ABC’s Ricardo Smith Nominated for National Craft Instructor of the Year Award

Outside the tall, intimidating security gates surrounding the Detroit Job Corps (DJC) campus, there are rows of dilapidated houses. Vacant homes litter the neighborhood, with broken windows and front doors flung open, awaiting entry from uninvited guests.

Launched in Detroit in 1972, Detroit Job Corps provides a no-cost education and career technical training program that helps high-risk youth ages 16 to 24 in a full-time residential setting. This program is a beacon of hope to a struggling population. Thirty-six percent of Detroiters live in poverty, making it the highest rate among the nation’s 20 largest cities.

ABC Southeastern Michigan Chapter electrical instructor, Ricardo Smith, knows what it’s like to grow up with the odds stacked against him. He is an African American who grew up in the rough and tumble neighborhoods of Detroit. His dad left home when he was 9 or 10 years old, leaving his mom to raise seven kids on her own. Fate led Ricardo to the skilled trades when his high school principal required all graduating seniors to attend the Randolph School and Technical Center, where he fell in love with the electrical trade.

 

Ricardo Smith

After years of working in the industry, Ricardo met ABC SE Michigan founding president, Dennis Siekierski, at a Skills USA competition. Siekierski and Smith talked about him teaching electrical classes at ABC. Fast forward to today, Smith has been teaching at ABC for four years now. He has set himself apart as a distinguished leader among nearly 20 instructors at the rapidly-expanding school.
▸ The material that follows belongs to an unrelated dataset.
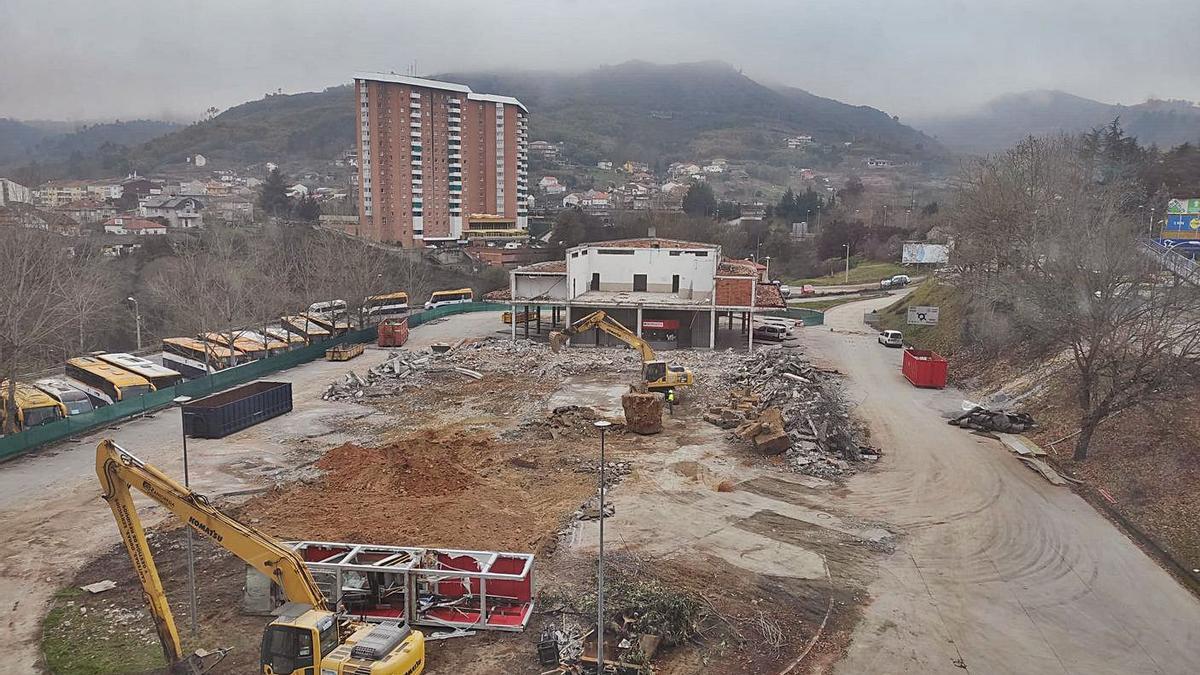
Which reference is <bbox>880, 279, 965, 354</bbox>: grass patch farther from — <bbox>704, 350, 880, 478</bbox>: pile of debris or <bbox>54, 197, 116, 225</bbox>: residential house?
<bbox>54, 197, 116, 225</bbox>: residential house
He serves as a classroom mentor and role model to many.

Working two decades in the electrical field, Smith slowly made his way to the top, landing as the maintenance manager/industrial engineer for Lear Corporation. While he enjoyed the prestige that comes from working for a tier 1 auto supplier in the automotive capitol of the world, that challenge wasn’t enough. His heart pulled him back to the city of Detroit to help the youth he refused to leave behind.

Using his experience as an ABC instructor as his foundation, Smith left the comfort of a traditional day job to begin training young students full time in July 2017. Smith teaches three electrical classes from 7:45am–4:30pm at DJC Monday–Friday. On Tuesday and Thursday nights he teaches his regular 3-hour classes at ABC, and he instructs at Macomb Community College on Wednesday nights.

Ricardo said that he has a special connection with his students because he can relate to their personal struggles. “I can forgive their imperfections quickly,” he said, noting that other adults often don’t get past certain behaviors or traits that are common in impoverished or troubled youth. As a black youngster himself raised in Detroit, his students’ challenges were not all that different from his own growing up.

Smith frequently serves as an ambassador for the ABC training program to the outside community. His continuing relationship at the Randolph School in Detroit has allowed him to connect dozens of his students with employers, while also often recommending they transition from their pre-apprenticeship training to the ABC program.

ABC student Ryan Szymanski succinctly described Smith as having “outstanding character” and the student said his teacher “uses his talent to help less fortunate people.”

While that tall, intimidating security gate still surrounds the Detroit Job Corp campus, Ricardo Smith serves as a bridge that connects the city’s youth to the skilled trades and shows them a path to self-sufficiency and hope. An inspirational leader and mentor like Smith doesn’t come around often. ABC is lucky to call him one of their own.